Short exercise> Copy every one of the records below line for line, keeping each word, number, and bracket unchanged.

Entries supplied>

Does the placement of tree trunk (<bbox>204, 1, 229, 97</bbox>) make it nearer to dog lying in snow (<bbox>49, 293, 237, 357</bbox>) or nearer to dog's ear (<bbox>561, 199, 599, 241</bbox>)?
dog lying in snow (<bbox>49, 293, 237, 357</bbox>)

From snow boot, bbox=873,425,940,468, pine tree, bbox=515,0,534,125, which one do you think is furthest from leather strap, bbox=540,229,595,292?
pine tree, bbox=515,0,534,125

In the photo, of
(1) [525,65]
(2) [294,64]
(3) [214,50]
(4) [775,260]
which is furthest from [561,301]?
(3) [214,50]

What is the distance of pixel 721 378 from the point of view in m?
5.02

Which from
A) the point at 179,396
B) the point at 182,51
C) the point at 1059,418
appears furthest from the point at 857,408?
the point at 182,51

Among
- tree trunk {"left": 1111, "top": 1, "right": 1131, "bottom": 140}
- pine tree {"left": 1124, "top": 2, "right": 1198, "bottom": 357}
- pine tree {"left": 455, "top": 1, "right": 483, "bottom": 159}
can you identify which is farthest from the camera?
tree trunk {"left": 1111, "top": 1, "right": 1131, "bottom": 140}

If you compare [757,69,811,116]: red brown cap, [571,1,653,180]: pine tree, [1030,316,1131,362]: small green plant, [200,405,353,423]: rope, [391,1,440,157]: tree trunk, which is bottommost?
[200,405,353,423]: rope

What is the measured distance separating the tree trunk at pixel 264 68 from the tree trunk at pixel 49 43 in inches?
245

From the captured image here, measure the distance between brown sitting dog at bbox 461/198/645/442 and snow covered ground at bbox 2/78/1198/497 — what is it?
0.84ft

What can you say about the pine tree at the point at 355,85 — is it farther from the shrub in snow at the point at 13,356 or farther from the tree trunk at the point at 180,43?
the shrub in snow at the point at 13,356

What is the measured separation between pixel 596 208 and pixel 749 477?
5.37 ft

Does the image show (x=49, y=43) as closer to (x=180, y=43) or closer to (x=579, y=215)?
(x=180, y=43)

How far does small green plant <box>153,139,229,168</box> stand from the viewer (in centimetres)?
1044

Task output>
Does the placement of tree trunk (<bbox>204, 1, 229, 97</bbox>) make it nearer to dog lying in snow (<bbox>49, 293, 237, 357</bbox>) or nearer to dog's ear (<bbox>561, 199, 599, 241</bbox>)?
dog lying in snow (<bbox>49, 293, 237, 357</bbox>)

From snow boot, bbox=873,425,940,468, pine tree, bbox=515,0,534,125, which one do you think is furthest from leather strap, bbox=540,229,595,292?
pine tree, bbox=515,0,534,125

In the photo, of
(1) [525,65]
(2) [294,64]
(3) [214,50]
(4) [775,260]
which is furthest from [561,301]?
(3) [214,50]

What is the distance of pixel 721 378 from the point of view in m?
5.02

Which from
A) the point at 179,396
B) the point at 182,51
C) the point at 1059,418
appears furthest from the point at 857,408?
the point at 182,51

Among
- tree trunk {"left": 1111, "top": 1, "right": 1131, "bottom": 140}
- pine tree {"left": 1124, "top": 2, "right": 1198, "bottom": 357}
- pine tree {"left": 455, "top": 1, "right": 483, "bottom": 159}
can you identify which is farthest from the camera?
tree trunk {"left": 1111, "top": 1, "right": 1131, "bottom": 140}

If you compare [757,69,811,116]: red brown cap, [571,1,653,180]: pine tree, [1030,316,1131,362]: small green plant, [200,405,353,423]: rope, [391,1,440,157]: tree trunk, which is bottommost?
[200,405,353,423]: rope

What is the measured distance separating the tree trunk at pixel 264 68 from the tree trunk at pixel 49 43 in inches?
245

From the captured image here, measure the distance between brown sitting dog at bbox 461/198/645/442 and snow covered ground at bbox 2/78/1198/497 — what is it?
0.84ft

What can you say about the pine tree at the point at 355,85 — is it farther from the shrub in snow at the point at 13,356 or farther from the tree trunk at the point at 180,43?
the shrub in snow at the point at 13,356

What is the measured separation between pixel 596 208 and pixel 749 477?
5.37 ft

Does the image show (x=49, y=43) as closer to (x=180, y=43) or closer to (x=579, y=215)?
(x=180, y=43)

How far does small green plant <box>153,139,229,168</box> stand from the viewer (in centimetres)?
1044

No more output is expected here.